Rebecca Blackwell/AP/File

Analysts say his popularity comes down to a handful of populist traits – like playing into historic polarization, prioritizing poor people (at least in his rhetoric), and controlling the media narrative through daily press conferences ­– and a lack of opposition. But perhaps above all, what Mr. López Obrador has going for him is his ability to instill hope, despite scant concrete progress.

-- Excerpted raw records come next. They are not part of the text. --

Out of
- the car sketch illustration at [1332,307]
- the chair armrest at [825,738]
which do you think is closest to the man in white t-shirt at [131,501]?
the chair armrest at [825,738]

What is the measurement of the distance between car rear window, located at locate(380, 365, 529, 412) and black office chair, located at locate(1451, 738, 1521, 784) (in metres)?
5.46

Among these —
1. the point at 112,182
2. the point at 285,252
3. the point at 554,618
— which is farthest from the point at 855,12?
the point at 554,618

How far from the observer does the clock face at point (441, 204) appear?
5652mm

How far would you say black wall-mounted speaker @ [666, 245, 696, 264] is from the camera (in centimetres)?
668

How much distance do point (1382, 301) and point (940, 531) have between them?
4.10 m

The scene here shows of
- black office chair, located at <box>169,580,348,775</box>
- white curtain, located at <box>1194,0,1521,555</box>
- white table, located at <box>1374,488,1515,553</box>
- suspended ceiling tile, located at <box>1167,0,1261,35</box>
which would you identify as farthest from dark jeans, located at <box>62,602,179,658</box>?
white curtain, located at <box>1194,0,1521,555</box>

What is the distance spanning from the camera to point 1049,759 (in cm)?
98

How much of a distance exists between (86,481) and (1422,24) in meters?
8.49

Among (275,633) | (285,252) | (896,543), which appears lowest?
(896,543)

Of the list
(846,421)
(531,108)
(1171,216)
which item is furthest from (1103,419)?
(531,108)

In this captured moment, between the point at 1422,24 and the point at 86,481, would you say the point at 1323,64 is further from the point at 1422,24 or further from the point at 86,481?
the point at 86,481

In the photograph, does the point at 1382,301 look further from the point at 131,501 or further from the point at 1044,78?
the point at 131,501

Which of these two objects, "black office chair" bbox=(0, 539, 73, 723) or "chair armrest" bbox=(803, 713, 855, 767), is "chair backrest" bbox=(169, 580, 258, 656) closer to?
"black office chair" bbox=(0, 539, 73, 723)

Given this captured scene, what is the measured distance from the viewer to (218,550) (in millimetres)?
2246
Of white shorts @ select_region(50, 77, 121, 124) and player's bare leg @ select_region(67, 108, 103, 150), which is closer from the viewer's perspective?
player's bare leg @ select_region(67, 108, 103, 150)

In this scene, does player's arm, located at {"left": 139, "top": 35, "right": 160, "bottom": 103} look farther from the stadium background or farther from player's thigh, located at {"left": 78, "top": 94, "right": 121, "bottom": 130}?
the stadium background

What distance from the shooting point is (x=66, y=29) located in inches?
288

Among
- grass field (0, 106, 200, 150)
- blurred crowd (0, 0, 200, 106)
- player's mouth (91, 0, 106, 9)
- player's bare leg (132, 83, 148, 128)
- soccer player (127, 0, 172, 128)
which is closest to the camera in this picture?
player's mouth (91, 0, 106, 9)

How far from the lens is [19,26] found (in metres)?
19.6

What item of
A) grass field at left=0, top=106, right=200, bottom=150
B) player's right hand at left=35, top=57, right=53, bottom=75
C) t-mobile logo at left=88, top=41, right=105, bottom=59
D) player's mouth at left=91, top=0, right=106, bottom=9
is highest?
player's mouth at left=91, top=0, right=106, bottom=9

When Mr. López Obrador was elected in 2018, “he became the incarnation of public anger [with established politicians and parties], and the incarnation of hope that things could be different,” says Carlos Bravo Regidor, an associate professor at Mexico’s Center for Economic Research and Teaching (CIDE), who produced a podcast episode digging into why the president maintains such high public support.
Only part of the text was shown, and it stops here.